All it does is make a difference in the step size of the learning step. Scaling the outputs down makes the gradients smaller, so the gradient descent updates are smaller. We want that so we do not jump over a good solution with bigger steps.

Let's say the activation function is $a =\sigma(x)$ where $x$ is the input to the activation function and $a$ is the output.

The range of true outputs $y$ is on the order of 10 times of the range of $\sigma$. We can either scale $\sigma$ up, or scale $y$ down.
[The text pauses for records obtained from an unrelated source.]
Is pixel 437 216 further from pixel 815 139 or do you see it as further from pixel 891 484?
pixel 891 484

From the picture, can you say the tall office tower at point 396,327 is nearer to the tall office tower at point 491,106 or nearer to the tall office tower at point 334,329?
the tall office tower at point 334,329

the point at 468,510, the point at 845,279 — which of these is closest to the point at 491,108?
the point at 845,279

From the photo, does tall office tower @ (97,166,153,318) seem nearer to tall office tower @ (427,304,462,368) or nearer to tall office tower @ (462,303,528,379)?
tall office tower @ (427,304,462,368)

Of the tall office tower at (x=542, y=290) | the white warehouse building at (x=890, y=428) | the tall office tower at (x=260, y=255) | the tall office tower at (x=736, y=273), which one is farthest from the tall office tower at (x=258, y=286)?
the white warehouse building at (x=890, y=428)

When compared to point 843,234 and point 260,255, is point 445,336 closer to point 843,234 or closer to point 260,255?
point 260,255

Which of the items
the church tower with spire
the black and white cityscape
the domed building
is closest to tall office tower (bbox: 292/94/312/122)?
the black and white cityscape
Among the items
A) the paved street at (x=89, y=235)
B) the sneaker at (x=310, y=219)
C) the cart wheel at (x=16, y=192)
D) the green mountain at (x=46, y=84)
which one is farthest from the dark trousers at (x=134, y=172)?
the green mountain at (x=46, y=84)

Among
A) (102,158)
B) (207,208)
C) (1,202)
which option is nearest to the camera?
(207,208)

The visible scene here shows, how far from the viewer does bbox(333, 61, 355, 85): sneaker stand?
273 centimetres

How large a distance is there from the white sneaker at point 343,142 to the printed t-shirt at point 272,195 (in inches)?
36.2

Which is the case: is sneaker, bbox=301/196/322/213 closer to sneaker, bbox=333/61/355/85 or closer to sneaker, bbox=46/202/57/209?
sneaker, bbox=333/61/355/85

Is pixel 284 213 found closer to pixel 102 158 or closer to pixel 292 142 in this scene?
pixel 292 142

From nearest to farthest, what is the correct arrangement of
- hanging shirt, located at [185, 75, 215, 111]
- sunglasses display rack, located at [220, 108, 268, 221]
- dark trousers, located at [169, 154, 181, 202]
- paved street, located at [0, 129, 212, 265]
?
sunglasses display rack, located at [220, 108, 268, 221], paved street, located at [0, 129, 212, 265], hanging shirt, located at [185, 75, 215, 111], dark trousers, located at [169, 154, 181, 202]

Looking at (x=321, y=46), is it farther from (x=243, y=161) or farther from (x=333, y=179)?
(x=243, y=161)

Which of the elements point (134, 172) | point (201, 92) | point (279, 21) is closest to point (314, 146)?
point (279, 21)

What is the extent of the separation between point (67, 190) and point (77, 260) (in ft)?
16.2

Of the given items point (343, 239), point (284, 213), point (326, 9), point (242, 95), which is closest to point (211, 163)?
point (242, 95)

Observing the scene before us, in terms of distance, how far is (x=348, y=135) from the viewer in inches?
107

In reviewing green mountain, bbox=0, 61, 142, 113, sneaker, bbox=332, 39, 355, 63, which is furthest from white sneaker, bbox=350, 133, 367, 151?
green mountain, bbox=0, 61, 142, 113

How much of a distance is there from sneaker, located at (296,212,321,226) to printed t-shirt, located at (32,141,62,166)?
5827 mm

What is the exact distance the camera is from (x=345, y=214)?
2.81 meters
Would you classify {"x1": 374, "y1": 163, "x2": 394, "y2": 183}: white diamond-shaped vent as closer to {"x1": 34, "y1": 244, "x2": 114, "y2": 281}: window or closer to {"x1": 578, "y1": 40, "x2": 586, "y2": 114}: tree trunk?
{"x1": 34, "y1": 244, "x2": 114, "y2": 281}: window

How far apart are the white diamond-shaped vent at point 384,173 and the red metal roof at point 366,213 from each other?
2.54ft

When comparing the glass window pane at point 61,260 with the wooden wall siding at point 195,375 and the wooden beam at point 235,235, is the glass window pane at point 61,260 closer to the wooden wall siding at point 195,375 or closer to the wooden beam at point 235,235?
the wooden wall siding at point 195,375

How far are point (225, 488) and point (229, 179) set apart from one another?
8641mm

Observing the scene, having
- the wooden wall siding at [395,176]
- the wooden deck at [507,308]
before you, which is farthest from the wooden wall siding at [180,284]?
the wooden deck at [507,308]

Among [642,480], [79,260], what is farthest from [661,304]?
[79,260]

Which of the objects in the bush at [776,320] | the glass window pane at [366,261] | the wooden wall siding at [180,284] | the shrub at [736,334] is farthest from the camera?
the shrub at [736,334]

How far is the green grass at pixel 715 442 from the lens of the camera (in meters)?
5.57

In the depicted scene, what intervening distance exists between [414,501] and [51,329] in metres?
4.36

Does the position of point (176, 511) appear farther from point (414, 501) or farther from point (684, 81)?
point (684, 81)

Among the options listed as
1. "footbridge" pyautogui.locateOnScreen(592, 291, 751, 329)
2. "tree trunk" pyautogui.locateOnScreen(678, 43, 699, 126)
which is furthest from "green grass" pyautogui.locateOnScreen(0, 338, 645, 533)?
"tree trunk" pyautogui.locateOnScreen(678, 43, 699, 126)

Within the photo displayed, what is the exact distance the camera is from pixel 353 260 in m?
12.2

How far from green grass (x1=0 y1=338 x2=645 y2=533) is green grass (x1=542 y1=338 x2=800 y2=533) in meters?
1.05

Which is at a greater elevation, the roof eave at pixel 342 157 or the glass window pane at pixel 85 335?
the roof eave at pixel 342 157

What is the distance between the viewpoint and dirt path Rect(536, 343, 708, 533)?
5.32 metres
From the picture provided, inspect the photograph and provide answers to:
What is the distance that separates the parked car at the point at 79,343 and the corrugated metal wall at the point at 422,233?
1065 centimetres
### Scaling activation function

Lets scale the output by 10: $y' = 10a$.

The loss function $L$ compares predictions vs. truth: $L(y', y)$. We need the gradient w.r.t $x$ for backpropagation. That is, to find how the loss changes with respect to input so we can change the input:

$$
\frac{\partial L(y', y)}{\partial x} =
\frac{\partial L(y', y)}{\partial y'} \times \frac{\partial y'}{\partial a} \times \frac{\partial a}{\partial x} \\=
\frac{\partial L(y', y)}{\partial y'} \times 10 \times \frac{\partial a}{\partial x} \\ =
\frac{\partial L(10a, y)}{10\cdot \partial a} \times 10 \times \frac{\partial a}{\partial x} \\=
\frac{\partial L(10a, y)}{\partial a} \times \frac{\partial a}{\partial x} \\=
\frac{\partial L(10 \cdot (a, 0.1y))}{\partial a} \times \frac{\partial a}{\partial x}
$$

### Scaling output

On the other hand, lets scale down to data, so $y_s = 0.1y$. This means we do not need to scale $a$. The loss function gradient now is:

$$
\frac{\partial L(a, y_s)}{\partial x} = \frac{\partial L(a, 0.1y)}{\partial a} \times \frac{\partial a}{\partial x}
$$

Now for both cases, note the final forms of the gradient. The only difference is the arguments of $L$. For the case where the output was scaled, the arguments of the loss function are 10 times smaller. Which means that the gradient will be smaller. Which means that the step update made to $x$ will be smaller. We usually want small updates so we can converge to an optimal solution.

But also note, we can make the step size smaller anyways by reducing the learning rate too.

So scaling the output *down* instead of the activation *up* is a nice rule of thumb to get better convergence. It is not a rule.